Anak luar kawin bertindak sebagai ahli waris dalam hukum waris sepanjang adanya hubungan perdata antara anak tersebut dengan pewaris. Antara anak dengan ayah hubungan waris mewaris terjadi hanya dengan adanya pengakuan. Anak yang tidak sah, hubungan perdata dengan satu orang tuanya, dinamakan anak luar kawin dari orang tua itu. Dengan kelahirannya, maka anak yang tidak sah itu menjadi anak luar kawin dari ibunya, dengan adanya pengakuan dari ayah anak tersebut merupakan anak luar kawin dari ayah yang mengakuinya. Hubungan anak luar kawin yang diakui tidak adanya hubungan perdata dengan keluarga orang tua yang mengakuinya. Sebaliknya juga begitu, keluarga dari orang tua yang mengakui anak luar kawin itu tidak ada hubungan perdata dengan anak luar kawin yang diakui.

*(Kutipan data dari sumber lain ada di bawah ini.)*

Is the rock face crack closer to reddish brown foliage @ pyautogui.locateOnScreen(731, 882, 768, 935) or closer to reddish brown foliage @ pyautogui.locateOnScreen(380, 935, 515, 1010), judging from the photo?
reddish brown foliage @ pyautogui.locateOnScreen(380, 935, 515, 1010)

Pengakuan merupakan suatu pernyataan yang dilakukan oleh seseorang dalam bentuk yang ditetapkan oleh undang-undang, bahwa yang membuat pernyataan itu adalah ayah atau ibu dari seorang anak yang lahir diluar perkawinan61. Kedudukan

anak luar kawin yang diakui oleh orang tuanya mempunyai kedudukan yang terbelakang dibandingkan dengan anak yang sah. Dengan adanya pengakuan terhadap anak luar kawin maka adanya hak mewaris bagi anak yang diakui tersebut.

Pengakuan bagi anak luar kawin merupakan pengakuan yang dilakukan oleh orang tua dari anak luar kawin itu baik ayah maupun ibunya mengakui anak luar kawin tersebut sebelum perkawinan selanjutnya dari salah satu orang tuanya. Jika pengakuan dilaksanakan dalam masa perkawinan salah satu dari orang tua anak luar kawin tersebut, baik ayah maupun ibunya, maka dampak hukum waris untuk pengakuan anak tersebut tidak ada sama sekali. Hak mewaris dari anak luar kawin tersebut tidak ada, hanya sebatas pengakuan saja bagi orang tuanya.

Pasal 272 Kitab Undang-Undang Hukum Perdata menentukan “anak luar kawin yang dapat diakui adalah anak yang dilahirkan oleh seorang ibu, tetapi tidak dibenihkan oleh seorang pria yang berada dalam ikatan perkawinan yang sah dengan ibu anak tersebut, dan tidak termasuk dalam kelompok anak zina atau anak sumbang”. Pasal 285 Kitab Undang-Undang Hukum Perdata menyatakan “pengakuan yang dilakukan sepanjang perkawinan oleh suami atau istri atas kebahagiaan anak luar kawin yang sebelum kawin telah olehnya dibuahkan dengan orang lain dari istri

atau suaminya, tidak akan merugikan baik bagi istri maupun bagi anak yang dilahirkan dari perkawinan yang baru”.

Pengakuan bagi anak luar kawin dalam hukum waris perdata adanya bagian hukum waris aktif dan hukum waris pasif. Hukum waris untuk bagian anak luar kawin yang diakui adanya hukum waris aktif dan hukum waris pasif. Hukum waris aktif terjadi apabila anak luar kawin adalah seorang ahli waris, sedangkan hukum waris pasif terjadi apabila anak luar kawin adalah pewaris.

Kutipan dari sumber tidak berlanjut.